Salas turned pro in 2011, won on the Symetra Tour, earned her LPGA card in 2012 and won for the first time in 2014 at Kingsmill, Virginia. She’s 25, has an eye-catching $1.5 million in winnings next to her name, and yet she’s still Lizette.
“She’s just a wonderful person,” Herrera adds. “It’s not just golf. It’s about community. She’s very sincere, dedicated. You know golf is a career that all kids, whether male or female, try to attain — to be on Tour and be the one percent who makes it. Now she’s traveling all over the world as an ambassador. And she’s so easy going and she enjoys friends and family and people in general.”
Connection
“It was my dream to host a junior golf program in my home town, and it was my dad’s dream, too,” Salas says of why she started the golf camp. “I guess it’s my calling to help kids and help them grow, and what better place than to do it in your home town?
“My family,” she continues, “felt this game changed our lives. These kids (in camp) don’t have to be pro golfers but we want them to have a quality experience through teaching and playing. We have team play and team uniforms in league play. One kid was shyest in his class and he became the high school MVP in his first year in high school.”
That’s what makes Salas smile: golf as an avenue of options.
“The kids growing up in this area have that stereotype that golf is for older, wealthier people,” Salas says. “That it was not in our nature to pick up a golf club.

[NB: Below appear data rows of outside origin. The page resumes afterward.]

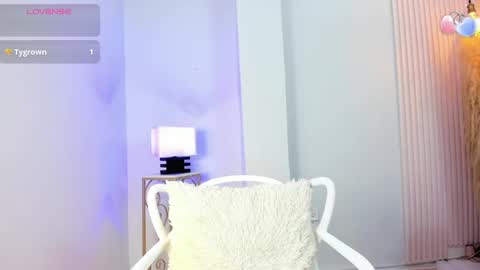 Snapshot of alana__rossetti chatting on 8, 5, 2026 Alana online show from 8, 5, 2026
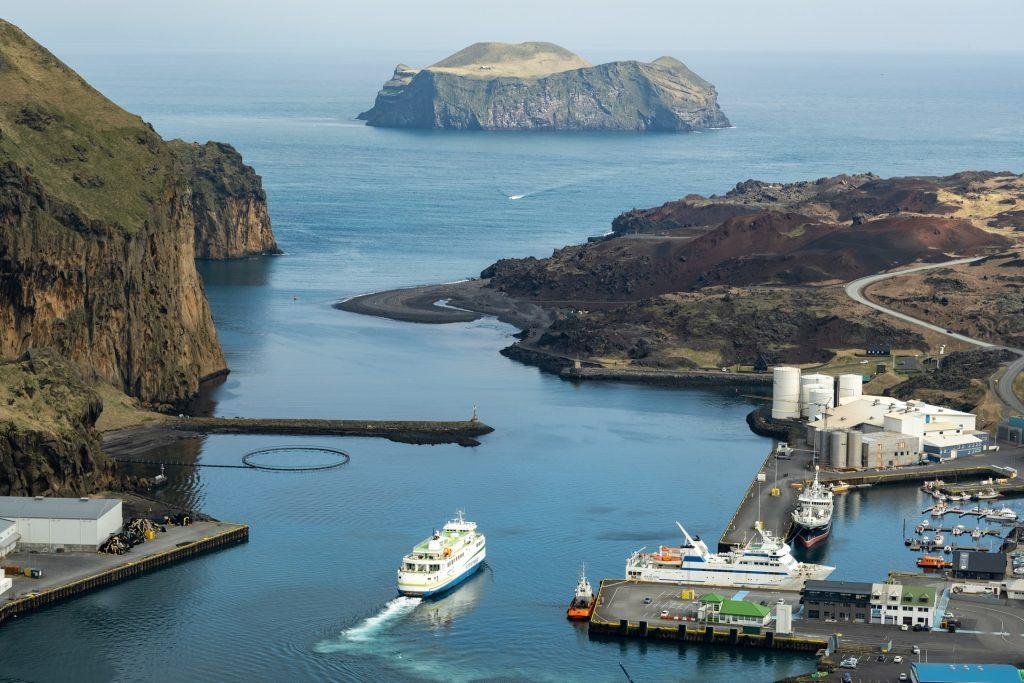 Exploring⁤ the Key Airports in Island ‌harbour for Seamless Travel ⁢Experiences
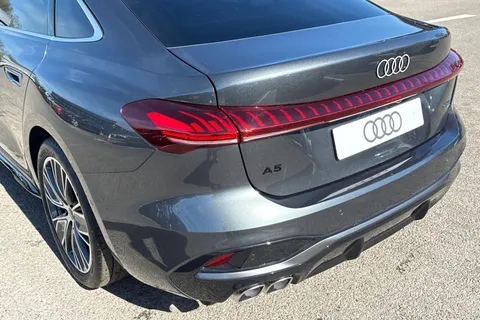  Audi A5 2.0 TDI S line Saloon S Tronic quattro Euro 6 (s/s) 5dr Thumbnail #8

Golf still is expensive, and for a middle-class working family it is not that affordable. So it’s not that approachable for them.
“It takes 45 minutes for a youth baseball game. Golf is closer to five hours so as a kid learning to focus that long can go a long way as a life lesson. At first for me it was about working towards little goals like that. I was a shy little girl and then I started winning and getting those milestones. I became a confident person, not only in golf but in school and with friends.”

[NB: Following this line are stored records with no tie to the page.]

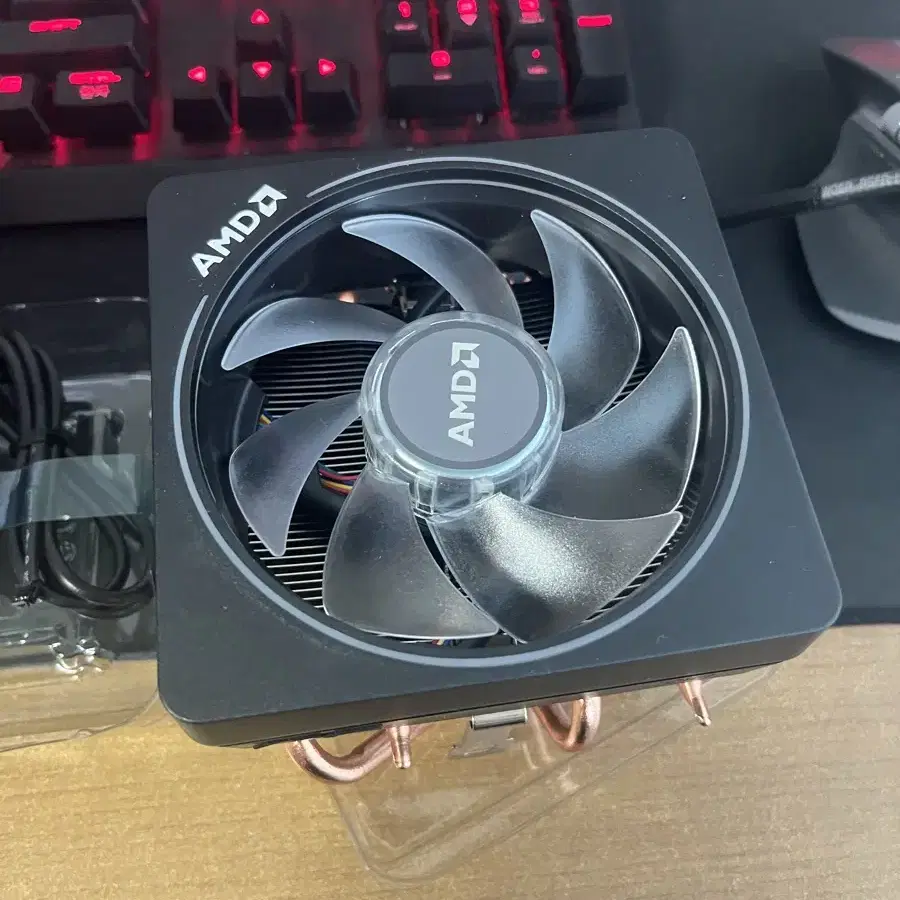 라이젠 AMD Wraith Prism 쿨러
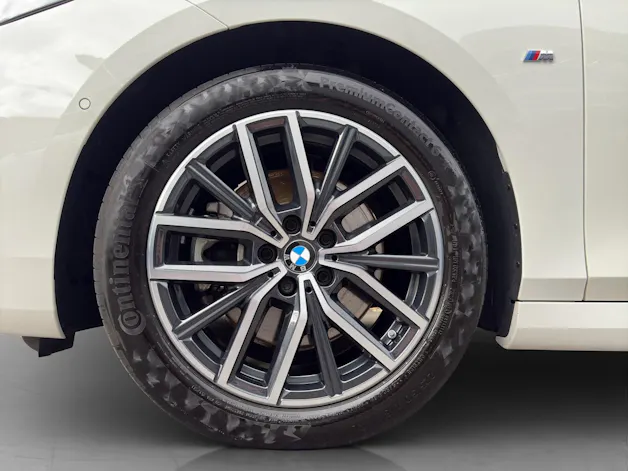 BMW 223i xDrive Active Tourer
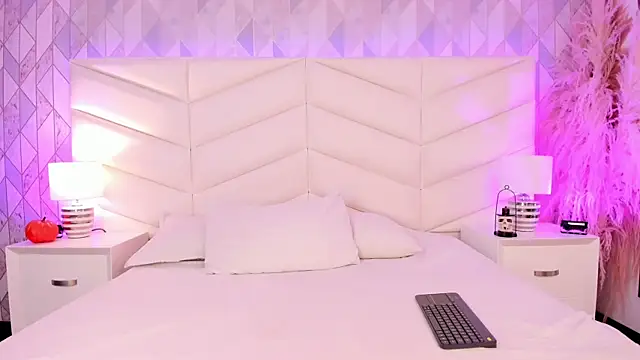 Charlotte hall  online show from October 11, 3:39 am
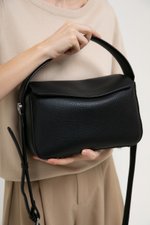 BECKIE SHOULDER BAG BECKIE SHOULDER BAG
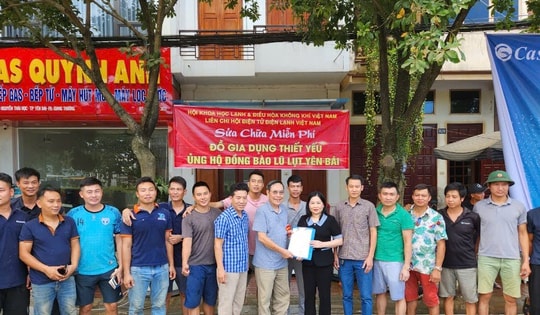 Cảm động cuộc ghé thăm không hẹn trước và những giọt nước mắt 'chữa lành'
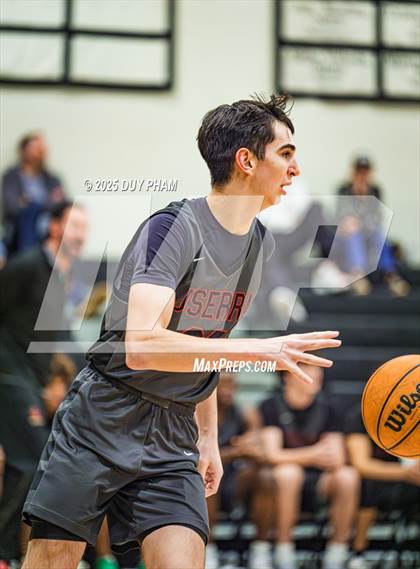Thumbnail 3 in JSerra Catholic @ Servite photogallery.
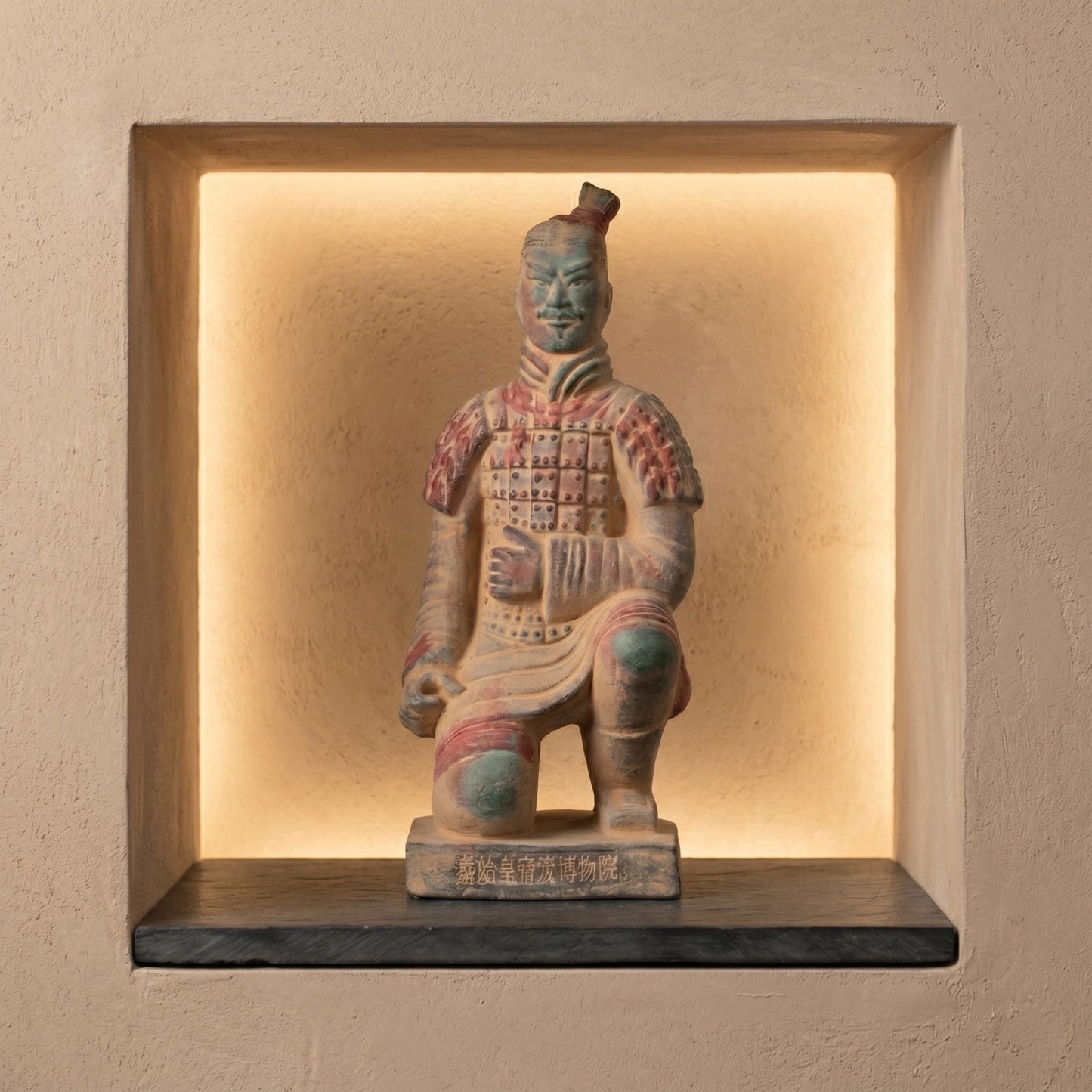 20CM Painted Kneeling Archer - CLAYARMY-Side profile highlighting the dynamic pose and meticulous painting of the 20CM Painted Soldier.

“The sky is the limit for her,” says Jim Gormley, the head pro at Palos Verdes GC who serves as her teacher. “She’s been as low as No. 10 in the world. With the way it is with the women’s Tour and the players traveling the world, it’s now about her to pick and choose her schedule.”
Gormley, an unofficial USC women’s assistant coach, fine-tuned Salas’ putting stroke and tightened her swing a little. Then he marvels at her world-class touch around the greens.
“Her short game is amazing,” Gormley says. “Great putting, but greenside she’s most impressive. And all I wanted to do was give her more options. To do that we put another wedge in her bag.”
The next 10 years are going to be telling for Salas. As a professional athlete, the first priority is to take care of the body. A sore hip forced her to leave the U.S. Women’s Open after one round. But it’s also a lifestyle that requires a lot of support. Yes, the money is nice, but it can be a demanding, lonely existence.
“For me to make a mark on this Tour is to win as much as possible,” Salas offers. “But my overall goal is to be the best in the world. I want to improve little by little; it’s just a process. It’s just knowing who can bring that optimistic attitude and who can help you. I want to be a happy person and accomplish my goals. That means a lot of Solheim Cups and many more wins. But in the end it’s really just trying to grow the game and leave it better.”
Which she does by offering kids just like her access to its benefits.